Connie’s final submission to Arnold is not a moral lesson but an image of spiritual paralysis: a point where the desire for purpose collides with the collapse of all meaningful frameworks. In this light, the title’s questions—“Where are you going, where have you been?”—do not guide Connie toward clarity. They expose that, for her and perhaps for many in her generation, direction itself has already been lost. The story leaves us not with an answer but with the unsettling possibility that some questions about meaning and belonging cannot be resolved within the limited “religions” of pop culture and social validation.


References

Cougill, J. N. (2019). Vice and virtue: Joyce Carol Oates’s collection Where Are You Going, Where Have You Been? Stories of Young America as a morality manual for adolescents [Unpublished master’s thesis]. Southeast Missouri State University.

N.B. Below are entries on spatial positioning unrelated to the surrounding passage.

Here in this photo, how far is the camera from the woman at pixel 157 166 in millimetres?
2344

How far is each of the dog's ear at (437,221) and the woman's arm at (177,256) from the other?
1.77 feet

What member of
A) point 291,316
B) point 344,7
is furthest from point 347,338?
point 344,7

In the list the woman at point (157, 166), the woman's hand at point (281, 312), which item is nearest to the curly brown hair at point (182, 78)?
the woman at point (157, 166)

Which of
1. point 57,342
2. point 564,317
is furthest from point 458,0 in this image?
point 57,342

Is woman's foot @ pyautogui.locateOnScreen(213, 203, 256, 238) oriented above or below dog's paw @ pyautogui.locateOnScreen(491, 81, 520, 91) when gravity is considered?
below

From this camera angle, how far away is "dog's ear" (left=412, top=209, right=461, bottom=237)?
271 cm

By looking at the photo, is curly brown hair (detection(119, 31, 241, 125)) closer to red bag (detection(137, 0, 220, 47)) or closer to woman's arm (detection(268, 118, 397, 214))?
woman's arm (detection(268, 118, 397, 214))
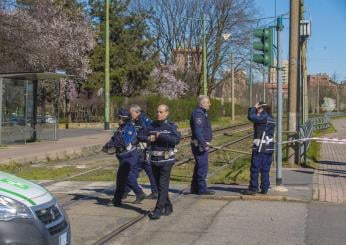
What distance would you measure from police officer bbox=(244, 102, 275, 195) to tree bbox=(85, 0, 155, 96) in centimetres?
3679

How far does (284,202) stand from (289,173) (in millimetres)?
4364

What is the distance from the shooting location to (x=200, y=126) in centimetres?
1119

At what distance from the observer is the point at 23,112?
2531cm

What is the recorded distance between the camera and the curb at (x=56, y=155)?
1884 cm

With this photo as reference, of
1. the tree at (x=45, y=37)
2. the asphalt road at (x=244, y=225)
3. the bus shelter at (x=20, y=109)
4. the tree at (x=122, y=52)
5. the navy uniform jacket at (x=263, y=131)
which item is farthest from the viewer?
the tree at (x=122, y=52)

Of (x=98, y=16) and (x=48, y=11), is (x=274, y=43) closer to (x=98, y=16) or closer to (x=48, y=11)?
(x=48, y=11)

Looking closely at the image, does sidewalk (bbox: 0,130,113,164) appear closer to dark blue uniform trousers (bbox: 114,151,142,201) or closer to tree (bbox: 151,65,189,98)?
dark blue uniform trousers (bbox: 114,151,142,201)

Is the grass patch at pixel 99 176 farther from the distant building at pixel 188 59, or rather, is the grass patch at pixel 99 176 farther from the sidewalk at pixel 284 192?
the distant building at pixel 188 59

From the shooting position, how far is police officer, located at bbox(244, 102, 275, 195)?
1116 centimetres

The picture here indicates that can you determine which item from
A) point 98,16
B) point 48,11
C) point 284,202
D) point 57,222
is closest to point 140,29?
point 98,16

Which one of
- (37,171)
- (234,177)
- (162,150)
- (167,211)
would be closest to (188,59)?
(37,171)

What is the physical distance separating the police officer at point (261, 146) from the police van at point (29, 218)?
231 inches

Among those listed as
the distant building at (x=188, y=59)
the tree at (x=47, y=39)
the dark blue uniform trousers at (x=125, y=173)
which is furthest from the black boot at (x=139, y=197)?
the distant building at (x=188, y=59)

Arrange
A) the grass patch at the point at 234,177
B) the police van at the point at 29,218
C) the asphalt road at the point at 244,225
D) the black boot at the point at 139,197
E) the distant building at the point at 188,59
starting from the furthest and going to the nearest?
the distant building at the point at 188,59 → the grass patch at the point at 234,177 → the black boot at the point at 139,197 → the asphalt road at the point at 244,225 → the police van at the point at 29,218
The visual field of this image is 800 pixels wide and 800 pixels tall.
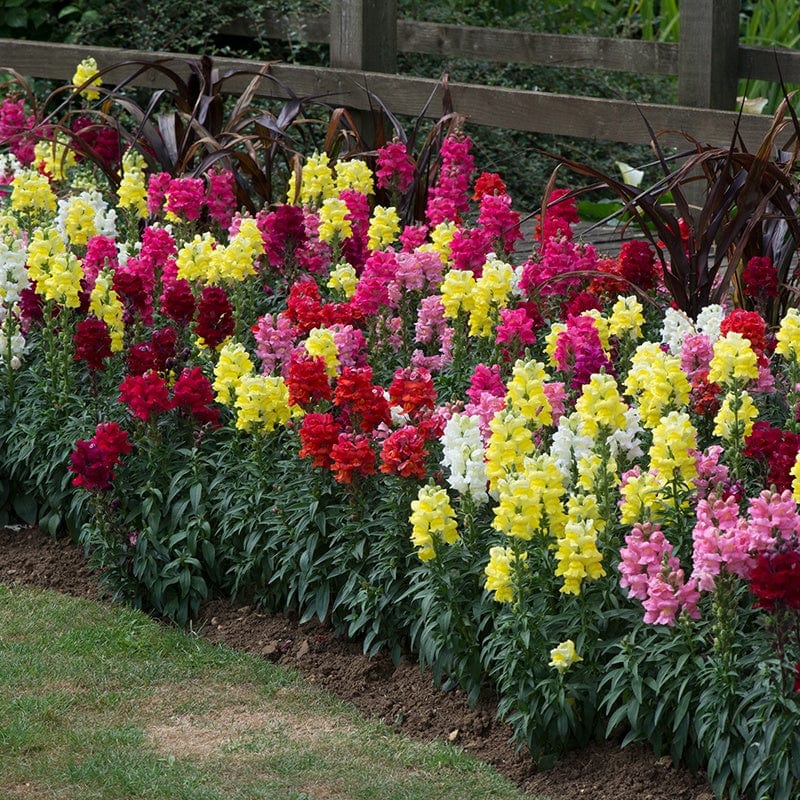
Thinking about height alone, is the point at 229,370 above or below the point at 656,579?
above

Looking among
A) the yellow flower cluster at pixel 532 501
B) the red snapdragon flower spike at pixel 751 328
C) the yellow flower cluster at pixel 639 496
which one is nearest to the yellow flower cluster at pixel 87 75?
the red snapdragon flower spike at pixel 751 328

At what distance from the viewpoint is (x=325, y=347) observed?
16.1 ft

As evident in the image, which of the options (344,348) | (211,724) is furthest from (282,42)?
(211,724)

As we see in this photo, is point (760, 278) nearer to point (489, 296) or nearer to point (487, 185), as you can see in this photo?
point (489, 296)

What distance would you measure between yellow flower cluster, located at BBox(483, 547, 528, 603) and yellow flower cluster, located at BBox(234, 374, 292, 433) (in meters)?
1.21

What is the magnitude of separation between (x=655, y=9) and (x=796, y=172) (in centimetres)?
842

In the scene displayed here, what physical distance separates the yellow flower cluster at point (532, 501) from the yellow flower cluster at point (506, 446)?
92mm

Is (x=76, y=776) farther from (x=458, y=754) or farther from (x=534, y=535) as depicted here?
(x=534, y=535)

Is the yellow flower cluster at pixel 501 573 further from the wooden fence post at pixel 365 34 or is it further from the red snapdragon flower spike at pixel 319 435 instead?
the wooden fence post at pixel 365 34

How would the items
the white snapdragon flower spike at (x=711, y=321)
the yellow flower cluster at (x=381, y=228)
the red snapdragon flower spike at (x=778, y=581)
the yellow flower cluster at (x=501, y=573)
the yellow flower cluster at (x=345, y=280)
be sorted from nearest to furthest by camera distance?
1. the red snapdragon flower spike at (x=778, y=581)
2. the yellow flower cluster at (x=501, y=573)
3. the white snapdragon flower spike at (x=711, y=321)
4. the yellow flower cluster at (x=345, y=280)
5. the yellow flower cluster at (x=381, y=228)

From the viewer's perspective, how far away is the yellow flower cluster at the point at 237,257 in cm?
576

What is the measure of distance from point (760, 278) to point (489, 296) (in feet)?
3.12

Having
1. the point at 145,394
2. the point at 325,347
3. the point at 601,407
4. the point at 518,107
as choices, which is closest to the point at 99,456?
the point at 145,394

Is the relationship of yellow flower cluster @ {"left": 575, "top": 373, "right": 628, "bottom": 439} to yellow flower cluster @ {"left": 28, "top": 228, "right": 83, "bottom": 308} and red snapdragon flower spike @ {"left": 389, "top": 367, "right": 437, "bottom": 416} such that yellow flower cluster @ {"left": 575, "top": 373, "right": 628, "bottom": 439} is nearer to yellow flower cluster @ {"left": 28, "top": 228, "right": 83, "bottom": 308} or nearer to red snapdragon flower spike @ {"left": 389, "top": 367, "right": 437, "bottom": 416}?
red snapdragon flower spike @ {"left": 389, "top": 367, "right": 437, "bottom": 416}
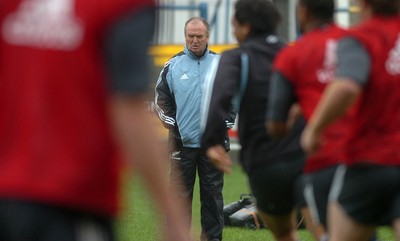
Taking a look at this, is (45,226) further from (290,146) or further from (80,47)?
(290,146)

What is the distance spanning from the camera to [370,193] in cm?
607

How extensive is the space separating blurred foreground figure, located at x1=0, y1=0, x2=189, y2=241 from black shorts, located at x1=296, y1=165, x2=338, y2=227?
345cm

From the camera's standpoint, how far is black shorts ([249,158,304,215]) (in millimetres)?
7727

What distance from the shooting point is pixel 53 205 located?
3.51 metres

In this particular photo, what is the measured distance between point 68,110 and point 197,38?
8.36m

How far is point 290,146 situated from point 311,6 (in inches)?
35.0

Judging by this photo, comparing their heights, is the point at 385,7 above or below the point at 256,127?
above

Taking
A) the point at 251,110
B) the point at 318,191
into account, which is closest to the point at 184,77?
the point at 251,110

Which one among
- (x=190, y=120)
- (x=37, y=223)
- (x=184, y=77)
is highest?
(x=37, y=223)

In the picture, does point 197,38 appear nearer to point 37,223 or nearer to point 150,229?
point 150,229

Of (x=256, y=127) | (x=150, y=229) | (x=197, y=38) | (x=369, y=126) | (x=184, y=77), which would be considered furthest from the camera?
(x=150, y=229)

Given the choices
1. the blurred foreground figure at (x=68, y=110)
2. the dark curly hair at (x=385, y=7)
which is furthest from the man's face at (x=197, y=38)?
the blurred foreground figure at (x=68, y=110)

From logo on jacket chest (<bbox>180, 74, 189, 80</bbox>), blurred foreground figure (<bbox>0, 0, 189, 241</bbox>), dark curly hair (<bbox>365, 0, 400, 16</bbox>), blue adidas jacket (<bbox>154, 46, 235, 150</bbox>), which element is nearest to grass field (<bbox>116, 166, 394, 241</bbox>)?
blue adidas jacket (<bbox>154, 46, 235, 150</bbox>)

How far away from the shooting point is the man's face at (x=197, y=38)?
11812mm
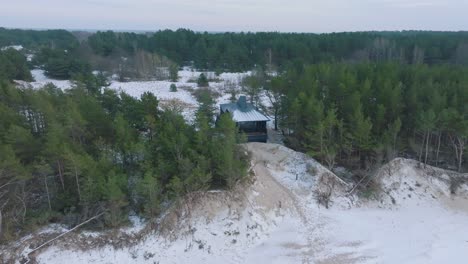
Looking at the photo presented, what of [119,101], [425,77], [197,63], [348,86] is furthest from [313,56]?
[119,101]

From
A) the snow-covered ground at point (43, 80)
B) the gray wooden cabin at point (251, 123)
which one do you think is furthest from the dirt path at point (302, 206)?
the snow-covered ground at point (43, 80)

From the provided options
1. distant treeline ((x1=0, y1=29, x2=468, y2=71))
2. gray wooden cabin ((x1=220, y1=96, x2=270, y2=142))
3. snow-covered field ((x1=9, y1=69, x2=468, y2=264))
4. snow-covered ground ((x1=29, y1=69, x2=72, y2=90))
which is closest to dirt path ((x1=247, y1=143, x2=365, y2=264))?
snow-covered field ((x1=9, y1=69, x2=468, y2=264))

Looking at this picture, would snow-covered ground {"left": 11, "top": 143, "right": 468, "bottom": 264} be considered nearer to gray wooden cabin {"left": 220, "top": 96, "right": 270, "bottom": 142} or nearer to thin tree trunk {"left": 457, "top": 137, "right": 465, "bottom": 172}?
thin tree trunk {"left": 457, "top": 137, "right": 465, "bottom": 172}

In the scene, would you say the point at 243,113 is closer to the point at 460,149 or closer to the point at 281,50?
the point at 460,149

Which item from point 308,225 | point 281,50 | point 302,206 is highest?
point 281,50

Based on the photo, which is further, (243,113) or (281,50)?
(281,50)

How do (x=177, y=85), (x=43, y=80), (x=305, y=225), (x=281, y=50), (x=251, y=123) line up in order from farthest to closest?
(x=281, y=50)
(x=43, y=80)
(x=177, y=85)
(x=251, y=123)
(x=305, y=225)

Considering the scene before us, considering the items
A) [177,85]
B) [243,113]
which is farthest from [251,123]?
[177,85]
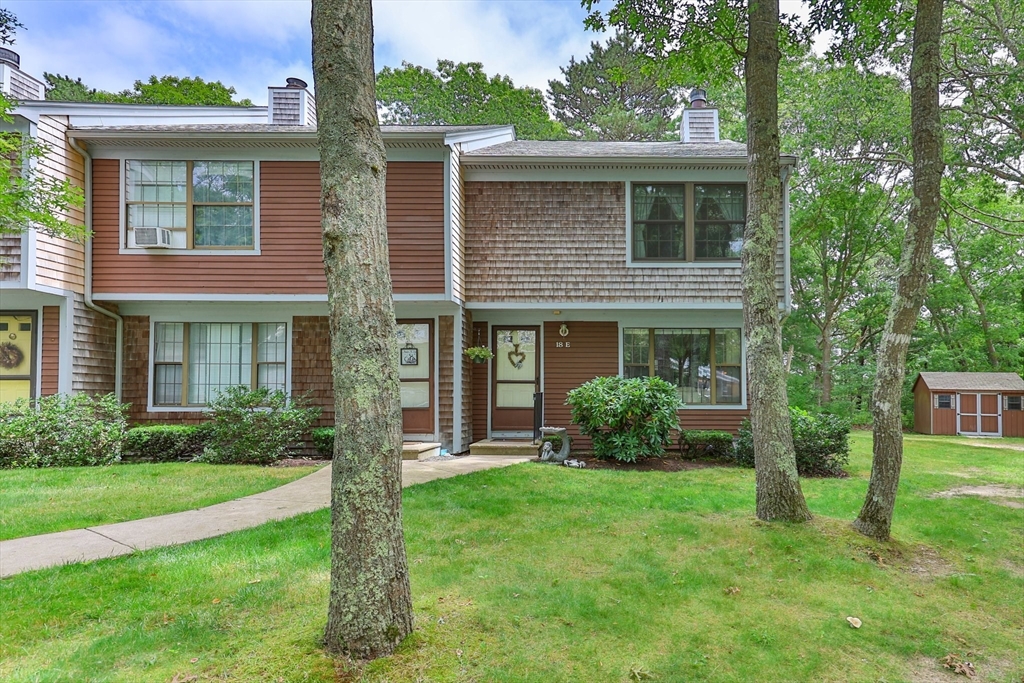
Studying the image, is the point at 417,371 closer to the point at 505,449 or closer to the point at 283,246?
the point at 505,449

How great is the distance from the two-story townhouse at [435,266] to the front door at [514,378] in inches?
1.1

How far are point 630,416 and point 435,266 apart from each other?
3886 millimetres

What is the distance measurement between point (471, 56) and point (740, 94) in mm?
11587

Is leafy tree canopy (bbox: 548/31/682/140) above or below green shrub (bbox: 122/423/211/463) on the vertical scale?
above

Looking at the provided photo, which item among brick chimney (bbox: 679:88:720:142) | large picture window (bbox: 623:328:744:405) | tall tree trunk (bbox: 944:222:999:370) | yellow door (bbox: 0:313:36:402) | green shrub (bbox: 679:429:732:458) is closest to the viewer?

Kafka, F. (1998). The trial (B. Mitchell, Trans.). Schocken Books. (Original work published 1925)

Kierkegaard, S. (1985). Fear and trembling (A. Hannay, Trans.). Penguin Books. (Original work published 1843)

Knudsen, J. (1994). [Review of the short story “Where Are You Going, Where Have You Been?”, by J.C. Oates]. World Literature Today, 68(2), 369–370. https://doi.org/10.2307/40150226

Kohl, M. (2019). Kafka on the loss of purpose and the illusion of freedom. The Polish Journal of Aesthetics, 53(2), 69–90. https://doi.org/10.19205/53.19.4

Maslow, A. H. (1943). A theory of human motivation. Psychological Review, 50(4), 370–396. https://doi.org/10.1037/h0054346

Oates, J. C. (1973). Kafka’s paradise. The Hudson Review, 26(4), 623–646.

Oates, J. C. (2005). Where Are You Going, Where Have You Been? In R. S. Gwynn (Ed.), Fiction: A pocket anthology (4th ed., pp. 373–388). Pearson Longman. (Original work published 1966).